The film's director, Lamont Johnson, appears briefly as an alumni sponsor, part of a sub-plot regarding a win-at-all-costs corruption in the school's athletic programs.

==Production==
The film was shot in 1976–77, primarily at Highland High school in Ault, Colorado, and at various locations on the campus of Colorado State University in Fort Collins. The working title was Catch a Falling Star. Despite preview audiences and many critics comparing the film to Rocky, that movie had not yet been filmed, let alone released, when One on One was being shot. Many scenes were filmed in Eugene, Oregon, at MacArthur Court and not mentioned in ending credits.

Underlying the film action is a mid-1970s on- and off-court supremacy battle between Converse and Adidas.

==Reception==
The film has an 88% 'Fresh' rating on Rotten Tomatoes, citing 'generally favorable and positive reviews.

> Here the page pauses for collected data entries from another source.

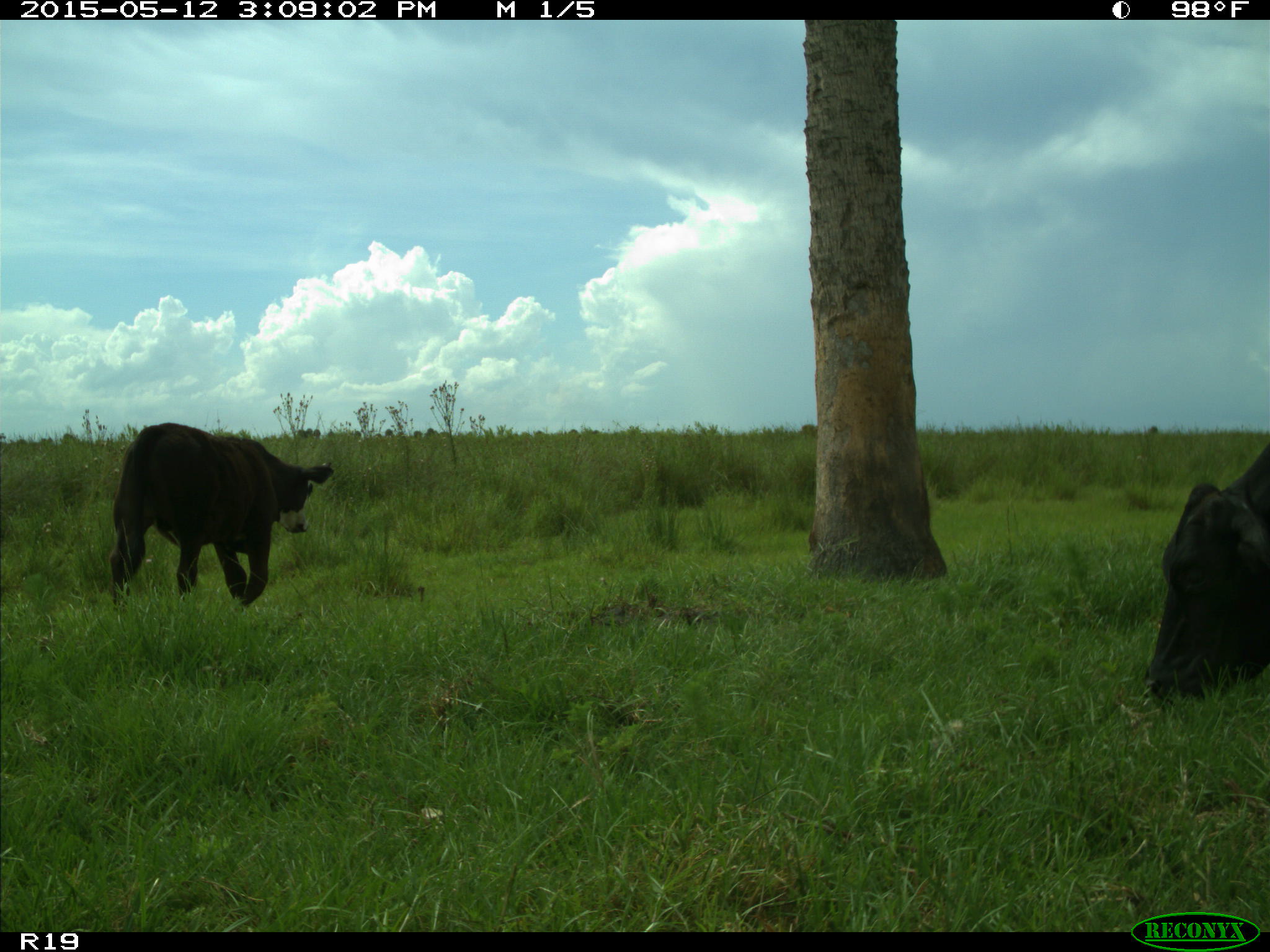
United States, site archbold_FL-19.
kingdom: Animalia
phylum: Chordata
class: Mammalia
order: Artiodactyla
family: Bovidae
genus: Bos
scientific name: Bos taurus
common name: domestic cow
Bos taurus (domestic cow).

Roger Ebert gave the film three stars out of four and wrote that it was "funny and touching and makes you feel good." Vincent Canby of The New York Times stated that despite how predictable the film was, "predictability has the effect of enriching our interest as we wait to see not what will happen but how it's brought about. A lot of the success of the 'how' in 'One on One' has to do with the performance by writer-actor Benson, whose clean-cut naïveté masks a surprising moral strength, which, even if it's not very common, is something we'd all like to believe in." Charles Champlin of the Los Angeles Times declared that "the customers who liked 'Rocky' will find a whole lot to like in the film ... It is brisk, pointed, very funny and greatly engaging." Joseph McBride of Variety called it "a trite and disappointing little film" that "follows the 'Rocky' formula about the underdog-turned-hero but fails to ignite the emotions." Gene Siskel of the Chicago Tribune gave the film three stars out of four and praised "good performances in a well-directed script. We end up caring about Henry while the film tells us a lot about college sports." Gary Arnold of The Washington Post called the film "a wobbly attempt at junior division 'Rocky,'" with "fitfully appealing interludes" but "Whenever the mood shifts toward True Romance or pathos, the movie begins to disintegrate." Clyde Jeavons of The Monthly Film Bulletin wrote that the screenwriters "take the easy way out, opting for the old Hollywood winning-through-against-all-odds formula which makes their sporting hero's final rejection of his mentor-cum-tormentor both irrelevant and gratuitous and not in the least the 'surprise' ending that was intended." TV Guide says- 'ONE ON ONE is an earnest, mostly believable study of the psychological struggle that can occur between player and coach. Handling the ball as well as he does his lines, Benson is convincing both as a basketball player and as a young man undergoing emotional turmoil'.

==Soundtrack==

The music was written by Charles Fox, with lyrics by Paul Williams. Seals and Crofts provided the vocals.

The track "My Fair Share" reached #28 on the Billboard Hot 100 on 19 November 1977 and was #182 in the Canadian Top 200 of 1977.